Erhöhung Freibetrag Nachzahlung Arbeitgeber Rückforderung Jobcenter

  • Folgender Sachverhalt liegt meinem Antrag auf einmalige Erhöhung des Freibetrages zu Grunde:

    Die Schuldnerin hat von Ihrem Arbeitgeber im Okt. ´16 eine Kündigung erhalten. Auf Grund der Kündigung erhielt die Schuldnerin nachfolgend Leistungen durch das Jobcenter. Da die Kündigung nach Ansicht der Schuldnerin nicht rechtens war, hat sie ein Verfahren vor dem Arbeitsgericht geführt. Durch Urteil wurde bestätigt, dass die Kündigung nicht im Okt. ´16 sondern erst zum Jan. ´17 wirksam erfolgt ist. Die Arbeitgeberin muss nunmehr für die Monate Oktober ´16 bis Januar ´17 den Lohn nachzahlen.

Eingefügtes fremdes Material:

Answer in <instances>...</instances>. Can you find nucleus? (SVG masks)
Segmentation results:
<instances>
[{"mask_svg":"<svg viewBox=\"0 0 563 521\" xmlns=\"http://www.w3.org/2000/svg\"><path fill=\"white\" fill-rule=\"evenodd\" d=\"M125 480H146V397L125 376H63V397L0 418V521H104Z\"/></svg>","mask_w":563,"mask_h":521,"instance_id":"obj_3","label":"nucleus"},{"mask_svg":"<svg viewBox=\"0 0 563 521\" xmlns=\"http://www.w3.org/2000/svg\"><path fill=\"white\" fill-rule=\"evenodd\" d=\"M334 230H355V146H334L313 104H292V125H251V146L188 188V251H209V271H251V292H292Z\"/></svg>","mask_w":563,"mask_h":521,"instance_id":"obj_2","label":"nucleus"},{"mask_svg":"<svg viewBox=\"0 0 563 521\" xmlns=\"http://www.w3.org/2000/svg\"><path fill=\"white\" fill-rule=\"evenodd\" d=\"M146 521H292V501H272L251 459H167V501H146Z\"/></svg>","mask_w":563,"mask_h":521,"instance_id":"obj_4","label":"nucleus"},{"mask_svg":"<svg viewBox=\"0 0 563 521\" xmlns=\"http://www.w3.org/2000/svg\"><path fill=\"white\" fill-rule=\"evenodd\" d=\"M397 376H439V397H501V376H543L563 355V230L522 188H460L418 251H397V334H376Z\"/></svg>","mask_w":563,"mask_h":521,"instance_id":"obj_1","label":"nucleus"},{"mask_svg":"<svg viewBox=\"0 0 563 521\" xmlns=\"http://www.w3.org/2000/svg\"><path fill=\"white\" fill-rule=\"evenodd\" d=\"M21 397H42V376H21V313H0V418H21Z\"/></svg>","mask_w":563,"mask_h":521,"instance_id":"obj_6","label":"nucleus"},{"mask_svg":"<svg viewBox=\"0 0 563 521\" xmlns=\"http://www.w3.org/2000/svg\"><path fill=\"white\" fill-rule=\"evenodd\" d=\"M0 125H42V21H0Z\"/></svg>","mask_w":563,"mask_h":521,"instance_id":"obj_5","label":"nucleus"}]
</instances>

    Die Schuldnerin hat die Leistungen des Jobcenters für den o. g. Zeitraum zurückzugewähren. Ein konkreter Bescheid des Jobcenters liegt noch nicht vor - eine Rückforderung wurde jedoch bereits durch das Jobcenter angekündigt.

    Nunmehr stellt die Schuldnerin einen Antrag auf einmalige Erhöhung des Sockelfreibetrages um den Betrag, da die Zahlung der Arbeitgeberin auf ihrem als Pfändungsschutzkonto geführten Girokonto eingegangen ist. Sie trägt vor, dass ohne die einmalige Erhöhung eine Rückzahlung an das Jobcenter nicht möglich wäre und so noch weitere Schuldnern auflaufen könnten.

    Ich kann mich nicht ganz entscheiden. Zum einen finde ich keine Norm die die Erhöhung des Sockelfreibetrages rechtfertigen würde. Auf der anderen Seite kann die Schuldnerin nun nicht bestraft werden. Immerhin ist es nicht ihr zuzuschreiben, dass der Sockelfreibetrag überschritten wurde und eine Rückforderung durch das Jobcenter droht.


    Über Lösung(-sansätze) würde ich mich sehr freuen :daumenrau

  • Mir würde in diesem Fall nur der § 765a ZPO einfallen, wobei man argumentativ die besondere Härte für die Schuldnerin begründen müsste.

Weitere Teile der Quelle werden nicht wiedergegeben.